Les chasseurs de temps 1
Un
petit retour en celtitude avec une légende (en deux parties)
rapportée par Jean Markale dans lun de ses ouvrages « Contes et
légendes des pays celtes »
A
cette époque, dans le comté de Fife, il y avait un jeune seigneur du
nom de Kenneth. Courageux, élégant et plein de finesse, il avait su
conquérir l'estime de tous par sa noble conduite et sa grande
bienveillance envers les pauvres. Il était tombé amoureux de la belle
Rionna, une orpheline de bonne famille qui résidait en son château de
Glendevon, juste au dessous des Ochil. Celle-ci l'aimait passionnément
et ne pensait qu'au jour où tous deux pourraient enfin se marier.
La date du mariage fut fixée et la veille du mariage il s'en alla
visiter sa fiancée à Glendevon pour lui annoncer la nouvelle. La joie
envahit le coeur de la jeune fille et elle avoua que, depuis des
semaines, elle se tenait prête. Kenneth lui dit qu'il reviendrait la
chercher le lendemain matin pour l'emmener à Kinross où devait avoir
lieu la cérémonie, au milieu d'une belle compagnie de jeunes seigneurs
et de belles dames qui leur témoigneraient leur grande amitié.
La
nuit commençait à s'épaissir et Kenneth ne pouvait se résoudre à
quitter Riona. Mais il avait encore du chemin à faire pour regagner son
propre logis. Il se décida enfin à partir, s'arrachant avec peine aux
bras de Riona, et il monta sur son cheval qui piaffait
d'impatience.Riona se tenait à la fenêtre, au dessus de la porte de son
manoir. Elle se pencha pour profiter encore de la présence de celui
qu'elle aimait.
-Doux ami
dit-elle, il est temps pour toi de partir, mais je ne suis pas triste,
car je sais que, demain matin, tu serras là à la première heure. je
guetterai ton arrivée à cette même fenêtre.

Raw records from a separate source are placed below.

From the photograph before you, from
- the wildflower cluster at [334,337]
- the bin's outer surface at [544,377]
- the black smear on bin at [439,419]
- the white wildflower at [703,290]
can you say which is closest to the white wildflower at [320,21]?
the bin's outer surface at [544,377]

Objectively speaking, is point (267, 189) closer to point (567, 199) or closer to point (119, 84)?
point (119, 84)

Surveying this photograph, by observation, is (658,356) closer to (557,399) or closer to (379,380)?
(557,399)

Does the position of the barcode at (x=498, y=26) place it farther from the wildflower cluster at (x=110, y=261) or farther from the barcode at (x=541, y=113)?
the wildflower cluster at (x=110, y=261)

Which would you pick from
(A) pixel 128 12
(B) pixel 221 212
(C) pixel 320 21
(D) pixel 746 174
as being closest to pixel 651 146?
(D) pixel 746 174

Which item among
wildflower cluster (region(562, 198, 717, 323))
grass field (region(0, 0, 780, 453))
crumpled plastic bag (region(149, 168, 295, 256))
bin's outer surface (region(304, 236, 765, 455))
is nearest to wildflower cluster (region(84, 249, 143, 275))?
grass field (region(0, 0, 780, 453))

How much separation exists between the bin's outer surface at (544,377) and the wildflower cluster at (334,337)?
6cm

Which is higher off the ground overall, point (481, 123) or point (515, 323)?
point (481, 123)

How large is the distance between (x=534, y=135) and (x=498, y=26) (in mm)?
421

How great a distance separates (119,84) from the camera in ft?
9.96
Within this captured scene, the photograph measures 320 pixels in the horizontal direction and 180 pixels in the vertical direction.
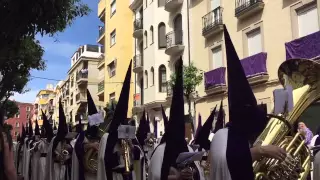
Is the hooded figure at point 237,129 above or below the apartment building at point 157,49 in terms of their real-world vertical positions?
below

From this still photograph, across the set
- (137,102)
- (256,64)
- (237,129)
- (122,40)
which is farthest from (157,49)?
(237,129)

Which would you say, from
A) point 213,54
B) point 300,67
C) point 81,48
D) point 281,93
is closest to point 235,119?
point 281,93

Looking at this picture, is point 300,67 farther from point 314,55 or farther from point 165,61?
point 165,61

-Sur ma foi, répondit le jeune homme, je serrai là dès les premières lueurs du jour, sois-en certaine.
-Oui
je t'attendrai avec impatience, mon cher seigneur. Et s'il le fallait,
je demeurerai à cette place pour te guetter jusqu'à ce que mes cheveux
bruns qui te plaisent tant soient devenus crinière d'argent.

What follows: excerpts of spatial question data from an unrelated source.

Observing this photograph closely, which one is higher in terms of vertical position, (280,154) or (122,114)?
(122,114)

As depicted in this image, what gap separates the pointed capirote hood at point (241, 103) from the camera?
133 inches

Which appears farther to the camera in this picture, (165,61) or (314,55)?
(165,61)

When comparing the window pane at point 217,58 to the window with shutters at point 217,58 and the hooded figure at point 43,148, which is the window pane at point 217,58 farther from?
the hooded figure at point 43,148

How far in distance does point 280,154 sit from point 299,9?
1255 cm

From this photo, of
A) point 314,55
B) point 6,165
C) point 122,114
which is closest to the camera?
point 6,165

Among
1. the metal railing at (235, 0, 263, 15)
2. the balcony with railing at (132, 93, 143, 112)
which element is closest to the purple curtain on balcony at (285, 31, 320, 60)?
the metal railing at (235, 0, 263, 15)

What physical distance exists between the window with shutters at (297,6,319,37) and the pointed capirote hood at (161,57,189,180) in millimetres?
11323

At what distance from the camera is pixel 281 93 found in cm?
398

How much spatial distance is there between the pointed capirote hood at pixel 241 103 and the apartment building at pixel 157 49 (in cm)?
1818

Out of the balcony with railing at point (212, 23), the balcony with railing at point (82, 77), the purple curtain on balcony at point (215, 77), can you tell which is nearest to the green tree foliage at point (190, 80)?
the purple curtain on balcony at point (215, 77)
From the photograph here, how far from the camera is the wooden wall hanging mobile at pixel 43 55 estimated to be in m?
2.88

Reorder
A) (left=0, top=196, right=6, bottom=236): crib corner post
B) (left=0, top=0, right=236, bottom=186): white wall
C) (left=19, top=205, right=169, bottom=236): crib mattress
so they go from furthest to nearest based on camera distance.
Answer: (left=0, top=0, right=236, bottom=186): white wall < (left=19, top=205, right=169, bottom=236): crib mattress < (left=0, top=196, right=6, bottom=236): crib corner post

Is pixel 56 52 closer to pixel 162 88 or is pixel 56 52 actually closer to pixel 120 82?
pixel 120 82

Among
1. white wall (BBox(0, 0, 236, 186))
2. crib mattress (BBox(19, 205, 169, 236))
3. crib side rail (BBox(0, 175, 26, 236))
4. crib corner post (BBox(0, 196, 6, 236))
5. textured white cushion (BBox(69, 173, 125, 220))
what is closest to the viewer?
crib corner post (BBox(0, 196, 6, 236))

A cette évocation, le jeune homme éclata de rire.
-Belle amie! s'écria-t-il, point n'est besoin d'attendre si longtemps! nos amis seront prêts et nous ne pouvons les décevoir!

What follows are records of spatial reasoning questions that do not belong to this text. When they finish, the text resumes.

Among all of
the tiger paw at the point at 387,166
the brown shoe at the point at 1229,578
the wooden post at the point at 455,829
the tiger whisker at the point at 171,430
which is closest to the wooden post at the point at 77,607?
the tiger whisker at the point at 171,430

Sur ce, après un dernier signe de la main, le jeune homme éperonna son
cheval, et celui-ci bondit, galopant dans la nuit qui devenait
maintenant très dense. Kenneth connaissait Fort bien le chemin, car il
l'avait parcouru bien souvent de jour comme de nuit. Mais il lui
fallait chevaucher jusqu'à la minuit passée pour regagner son logis où
il ne pourrait se reposer que fort peu de temps s'il voulait être
fidèle à sa promesse. Cela ne l'inquiétait pas outre mesure,
d'ailleurs, car son bonheur était tel qu'il se sentait capable de
supporter toutes les fatigues pour l'amour de Riona.La lune n'était pas
encore levée, mais la nuit était douce et une brise légère caressait le
visage du jeune homme, toute parfumée des senteurs qu'exhalaient les
nouvelles fleurs du printemps. Il chantait une vielle chanson du temps
jadis, et son cheval bondissait allègrement sur le chemin, sautant par
dessus les les taillis et les ruisseaux, quittant un vallon pour
s'engager sur le flanc d'une colline et traversant un bois pour
pénétrer dans une plaine.Il venait de quitter un bois sombre quant il
entendit soudain, non loin de là, une éclatante fanfare de vénerie.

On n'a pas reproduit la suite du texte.